Interaction of Alamethicin with Ether-Linked Phospholipid Bilayers: Oriented Circular Dichroism, 31P Solid-State NMR, and Differential Scanning Calorimetry Studies

• Published in: Biophysical journal Vol. 89; no. 4; pp. 2434 - 2442
• Main Authors: Dave, Paresh C., Billington, Emma, Pan, Yeang-Ling, Straus, Suzana K.
• Format: Journal Article
• Language: English
• Published: United States Elsevier Inc 01.10.2005; Biophysical Society
• Subjects: Alamethicin - chemistry; Calorimetry, Differential Scanning - methods; Channels, Receptors, and Electrical Signaling; Circular Dichroism - methods; Ether - chemistry; Ion Channels - chemistry; Lipid Bilayers - chemistry; Magnetic Resonance Spectroscopy - methods; Membrane Fluidity; Membrane Proteins - chemistry; Phospholipids - chemistry; Phosphorus Isotopes
• ISSN: 0006-3495; 1542-0086
• DOI: 10.1529/biophysj.105.067678

The arrangement of the antimicrobial peptide alamethicin was studied by oriented circular dichroism, 31P solid-state NMR, and differential scanning calorimetry in ether-linked phospholipid bilayers composed of 1,2-O-dihexadecyl- sn-glycero-3-phosphocholine (DHPC).
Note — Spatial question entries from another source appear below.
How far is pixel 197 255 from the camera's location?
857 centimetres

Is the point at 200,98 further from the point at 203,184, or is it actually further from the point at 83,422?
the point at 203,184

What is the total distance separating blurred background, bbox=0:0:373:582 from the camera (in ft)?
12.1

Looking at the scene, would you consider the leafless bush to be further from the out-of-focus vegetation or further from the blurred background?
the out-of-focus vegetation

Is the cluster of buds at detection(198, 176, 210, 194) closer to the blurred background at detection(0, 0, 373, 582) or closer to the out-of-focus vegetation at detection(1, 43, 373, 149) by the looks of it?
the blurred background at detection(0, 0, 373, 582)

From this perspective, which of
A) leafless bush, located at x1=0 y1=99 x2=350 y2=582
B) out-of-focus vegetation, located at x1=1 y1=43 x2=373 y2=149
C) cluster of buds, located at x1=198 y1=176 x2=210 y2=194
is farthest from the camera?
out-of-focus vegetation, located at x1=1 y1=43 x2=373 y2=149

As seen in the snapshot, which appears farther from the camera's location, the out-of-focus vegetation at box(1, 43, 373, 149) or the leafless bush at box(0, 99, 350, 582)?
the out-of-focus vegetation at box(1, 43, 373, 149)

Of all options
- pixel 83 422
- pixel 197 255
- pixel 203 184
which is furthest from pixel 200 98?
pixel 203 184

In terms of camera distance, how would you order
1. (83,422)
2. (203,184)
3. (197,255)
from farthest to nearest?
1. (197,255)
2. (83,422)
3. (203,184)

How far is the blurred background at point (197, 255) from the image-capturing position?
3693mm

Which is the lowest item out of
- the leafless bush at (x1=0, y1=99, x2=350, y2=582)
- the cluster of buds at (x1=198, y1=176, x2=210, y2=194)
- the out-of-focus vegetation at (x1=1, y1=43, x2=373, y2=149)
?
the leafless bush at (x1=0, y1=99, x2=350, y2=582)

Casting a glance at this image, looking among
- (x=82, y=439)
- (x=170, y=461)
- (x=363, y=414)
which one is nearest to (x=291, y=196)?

The measurements were performed as a function of alamethicin concentration relative to the lipid concentration, and results were compared to those reported in the literature for ester-linked phospholipid bilayers. At ambient temperature, alamethicin incorporates into the hydrophobic core of DHPC bilayers but results in more lipid disorder than observed for ester-linked 1-palmitoyl, 2-oleoyl- sn-glycero-3-phosphatidylcholine (POPC) lipid bilayers. This orientational disorder appears to depend on lipid properties such as bilayer thickness. Moreover, the results suggest that alamethicin inserts into the hydrophobic core of the bilayers (at high peptide concentration) for both ether- and ester-linked lipids but using a different mechanism, namely toroidal for DHPC and barrel-stave for POPC.